__Work item__
In the copy you make of the entries, no picture should appear, and every word must match.

(Saved data entries)

________________________

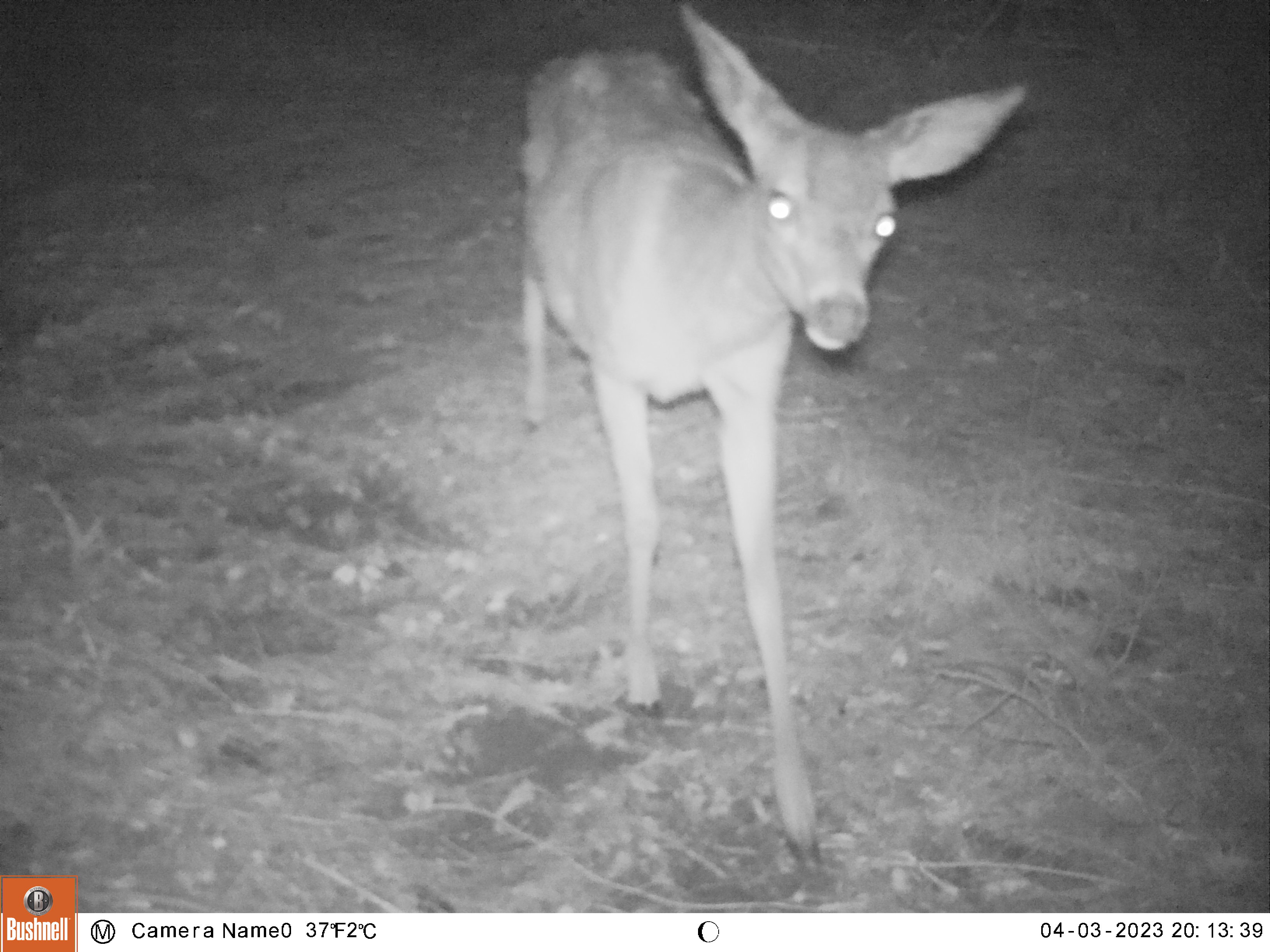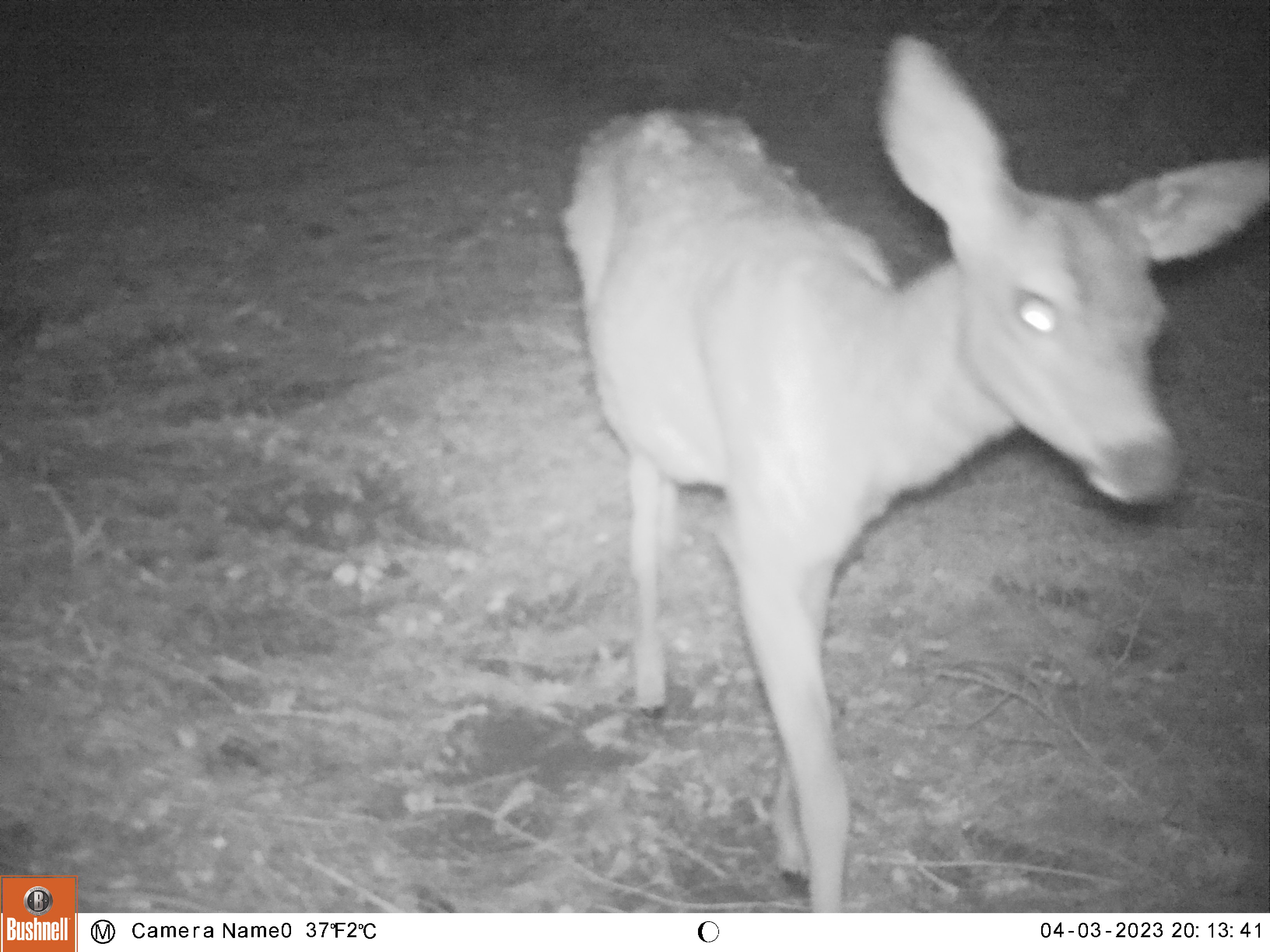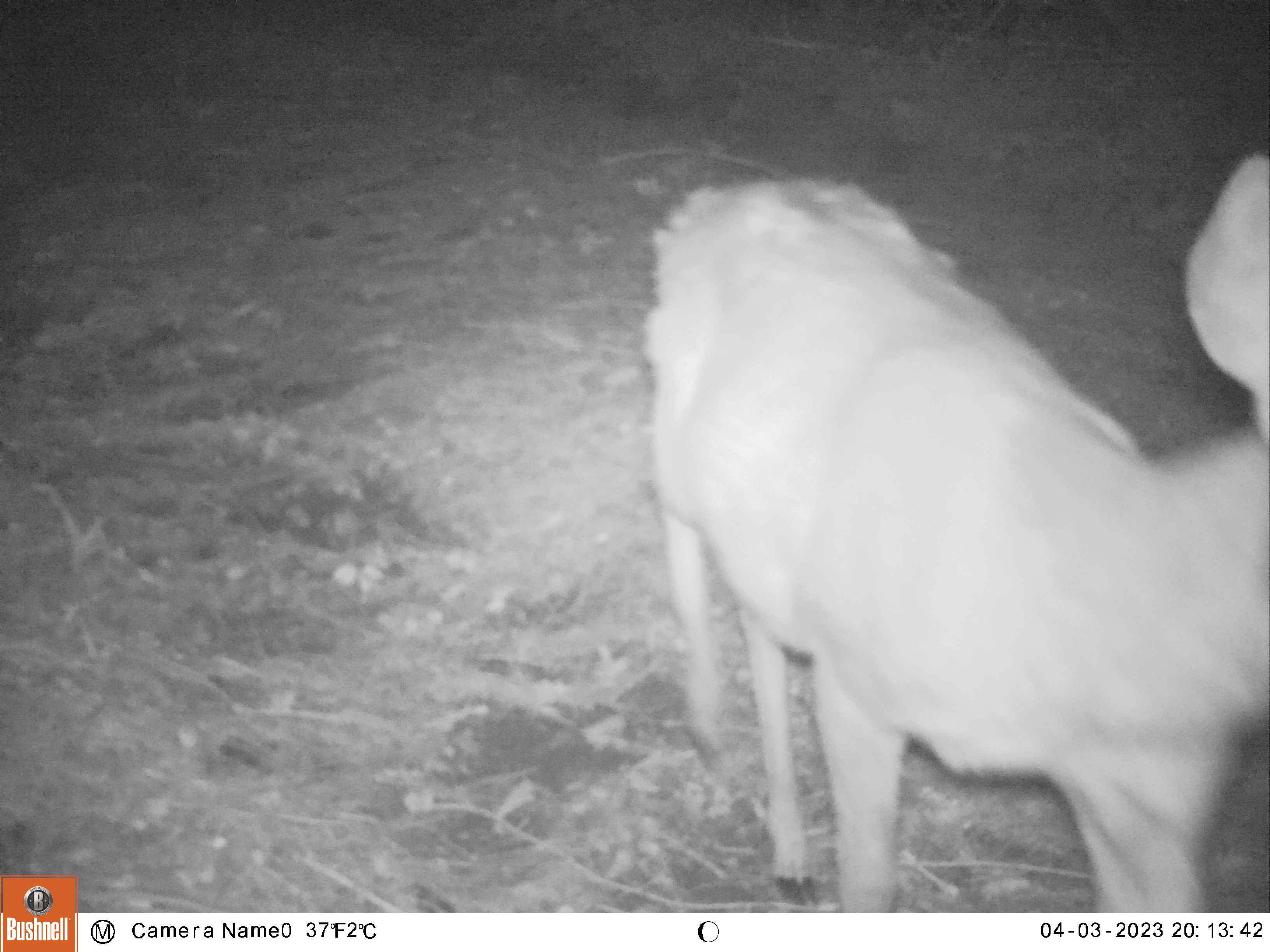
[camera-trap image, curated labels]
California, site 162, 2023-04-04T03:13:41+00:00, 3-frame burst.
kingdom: Animalia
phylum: Chordata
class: Mammalia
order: Artiodactyla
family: Cervidae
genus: Odocoileus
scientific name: Odocoileus hemionus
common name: mule deer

________________________

__Answer box__
[camera-trap image, curated labels]
California, site 162, 2023-04-04T03:13:41+00:00, 3-frame burst.
kingdom: Animalia
phylum: Chordata
class: Mammalia
order: Artiodactyla
family: Cervidae
genus: Odocoileus
scientific name: Odocoileus hemionus
common name: mule deer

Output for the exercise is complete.